Serbest Muhasebeci Mali Müşavir

Özet

Hukuk devleti olgusunun gereği bireylerin hak ve özgürlüklerini korumaktır. Bu da dikkatli hazırlanmış yasalar vasıtasıyla gerçekleştirilebilir. Vergilendirme yetkisi devletlerin vazgeçilmez egemenlik haklarından birisidir. Devletler Anayasadan aldıkları bu yetki çerçevesinde vergi koymakta, istemekte ve almaktadırlar. Devletin egemenlik hakkına dayanarak vergi koyma yetkisi olan vergilendirme yetkisi, sınırsız değildir. Devletin vergilendirme yetkisini kullanma sınırlarından biri de zamandır. Kanunda belirtilen sürenin dolmasıyla birlikte, devletin vergi alacağı ile mükellefin vergi borcu sona ermektedir.

Vergi hukukunda tahakkuk (tarh) zamanaşımı ve tahsil zamanaşımı olmak üzere 2 çeşit zamanaşımı söz konusudur. Bunlardan tahakkuk (tarh) zamanaşımı 213 sayılı Vergi Usul Kanunu'nda, tahsil zamanaşımı ise 6183 sayılı Amme Alacaklarının Tahsil Usulü Hakkında Kanun'da düzenlenmiştir.

Zamanaşımı, mükellefin bu hususta bir müracaatı olup olmadığına bakılmaksızın hüküm ifade eder. Makalemizde 213 sayılı Vergi Usul Kanununda yer alan tarh zamanaşımı müessesesi ve özellikli konuları hakkında bilgi verilecektir.

Anahtar Kelimeler: Zamanaşımı, hak düşürücü süre, tarh zamanaşımı, tahsil zamanaşımı.

1. Giriş

Vergi hukukunda zamanaşımı süreleri, ödeme dışında, vergi yükümlüsü ile idare arasındaki vergi borcu ilişkisini etkileyen hukuki kurumların başında gelmektedir. Diğer bir deyişle, zamanaşımı, ödeme dışında vergi borcunu sona erdiren nedenlerden biridir. Zamanaşımı ile birlikte artık vergi idaresinin, vergi alacağını, isteyememesi ya da tahsil edememesi söz konusu olacaktır. Zaman ölçüt alınarak oluşturulan bu kurumun, vergi hukukunda kabul edilmesinin temel nedeni kamu yararı düşüncesidir.
-.-.-
* [İstem] Zamanaşımı konulu metnin "Anahtar Kelimeler: Zamanaşımı, hak" ifadesinden başlayıp "kamu yararı düşüncesidir." ifadesine kadar, bu ifade de dahil olmak üzere, olan kısmını "kamu yararı" ifadesini "kamu menfaati" olarak değiştirerek yeniden yazınız.

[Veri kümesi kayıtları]
-.-.-
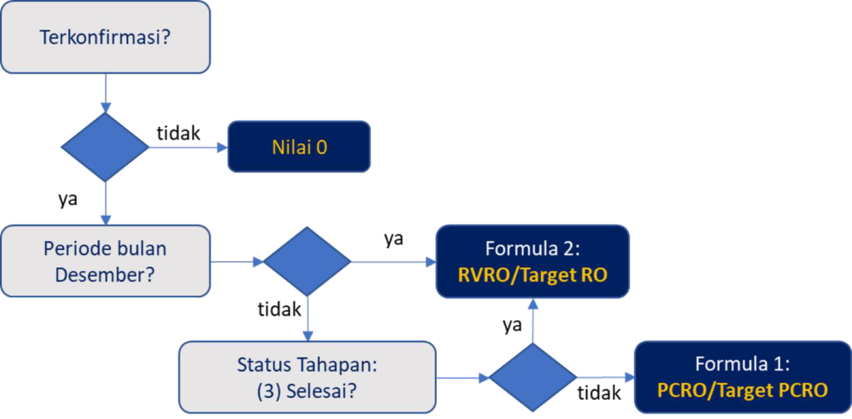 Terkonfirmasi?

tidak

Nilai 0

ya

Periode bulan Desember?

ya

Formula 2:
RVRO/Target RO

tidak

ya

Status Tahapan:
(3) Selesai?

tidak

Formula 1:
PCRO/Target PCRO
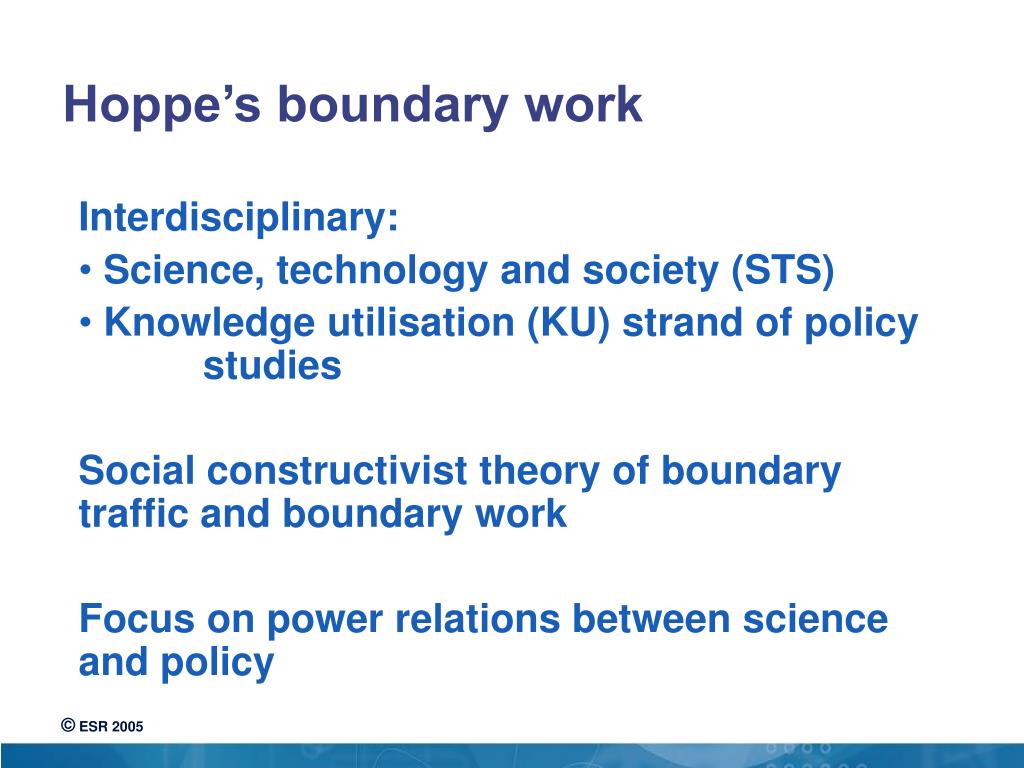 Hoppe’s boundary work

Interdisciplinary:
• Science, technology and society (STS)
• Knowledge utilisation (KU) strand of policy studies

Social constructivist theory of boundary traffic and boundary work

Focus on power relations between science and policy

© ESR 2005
-.-.-
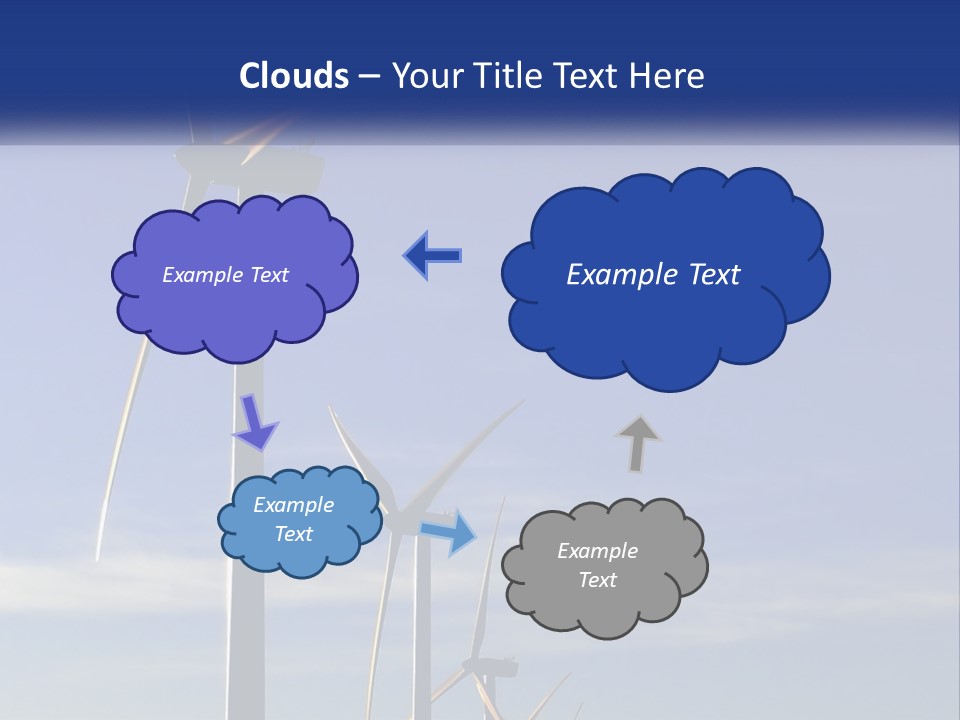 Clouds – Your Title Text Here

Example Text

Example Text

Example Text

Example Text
-.-.-
* [Tamamlanmış Görev]
Anahtar Kelimeler: Zamanaşımı, hak düşürücü süre, tarh zamanaşımı, tahsil zamanaşımı.

1. Giriş

Vergi hukukunda zamanaşımı süreleri, ödeme dışında, vergi yükümlüsü ile idare arasındaki vergi borcu ilişkisini etkileyen hukuki kurumların başında gelmektedir. Diğer bir deyişle, zamanaşımı, ödeme dışında vergi borcunu sona erdiren nedenlerden biridir. Zamanaşımı ile birlikte artık vergi idaresinin, vergi alacağını, isteyememesi ya da tahsil edememesi söz konusu olacaktır. Zaman ölçüt alınarak oluşturulan bu kurumun, vergi hukukunda kabul edilmesinin temel nedeni kamu menfaati düşüncesidir.